» **SOURCE EXTRACT**
----------------------------------------

Without the per-thread default stream option, the default stream is a special stream which implicitly synchronizes with all other streams on the device.

Please refer to "The Default Stream" section here:
https://devblogs.nvidia.com/gpu-pro-tip-cuda-7-streams-simplify-concurrency/

The Default Stream

The default stream is useful where concurrency is not crucial to performance. Before CUDA 7, each device has a single default stream used for all host threads, which causes implicit synchronization. As the section “Implicit Synchronization” in the CUDA C Programming Guide explains, two commands from different streams cannot run concurrently if the host thread issues any CUDA command to the default stream between them.

----------------------------------------

» **ITEMS**
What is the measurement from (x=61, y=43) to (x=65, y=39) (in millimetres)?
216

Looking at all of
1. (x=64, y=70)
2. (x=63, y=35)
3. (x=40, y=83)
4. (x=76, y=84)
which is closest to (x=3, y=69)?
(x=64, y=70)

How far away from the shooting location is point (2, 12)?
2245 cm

----------------------------------------

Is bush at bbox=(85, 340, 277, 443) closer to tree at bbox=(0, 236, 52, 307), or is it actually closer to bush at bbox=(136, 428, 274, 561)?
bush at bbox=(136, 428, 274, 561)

----------------------------------------

» **WRITTEN TASK**
Continue the passage above on the CUDA default stream, picking up after its final sentence.

» **FINAL ANSWER**
CUDA 7 introduces a new option, the per-thread default stream, that has two effects. First, it gives each host thread its own default stream. This means that commands issued to the default stream by different host threads can run concurrently. Second, these default streams are regular streams. This means that commands in the default stream may run concurrently with commands in non-default streams.

To enable per-thread default streams in CUDA 7 and later, you can either compile with the nvcc command-line option --default-stream per-thread, or #define the CUDA_API_PER_THREAD_DEFAULT_STREAM preprocessor macro before including CUDA headers (cuda.h or cuda_runtime.h). It is important to note: you cannot use #define CUDA_API_PER_THREAD_DEFAULT_STREAM to enable this behavior in a .cu file when the code is compiled by nvcc because nvcc implicitly includes cuda_runtime.h at the top of the translation unit.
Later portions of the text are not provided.